Text block:
Biomass plays a vital role especially in rural areas, as it constitutes the major energy source to majority of households in India, but this resource has been small in terms of scale, when compared to the other green energy sources in India.
Biomass energy is generated through organic matter and can be utilised for various applications, to produce heat and electricity, or used in combined heat and power (CHP) plants; in combination with fossil fuels (co-firing) to improve efficiency and reduce the build up of combustion residues; to replace petroleum as a source for transportation fuels. The sector is highly diverse in nature and classified on the basis of site of origin, as field and plantation biomass, industrial biomass, forest biomass, urban waste biomass, aquatic biomass.
In terms of number, around 32 per cent of the total primary energy used in the country is derived from biomass, while more than 70 per cent of the country´s population depends upon it for its energy needs. However, the pick up has been slow compared to other renewable power sources - especially solar and wind. However, with the Ministry of New and Renewable Energy (MNRE) realising the potential of biomass in the Indian context and having initiated a number of programmes for promotion of efficient technologies for its use in various sectors of the economy, there is tremendous potential to ensure derivation of maximum benefits from this green source.

Task goal:
Answer these questions from the biomass passage:
(a) In what kind of area does biomass play an especially vital role in India?
(b) What is the use of biomass together with fossil fuels called?
(c) What share of India's total primary energy comes from biomass?
None of the data that comes next is needed.

Data segment:

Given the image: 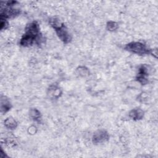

Worked answer:
(a) Rural areas
(b) Co-firing
(c) Around 32 percent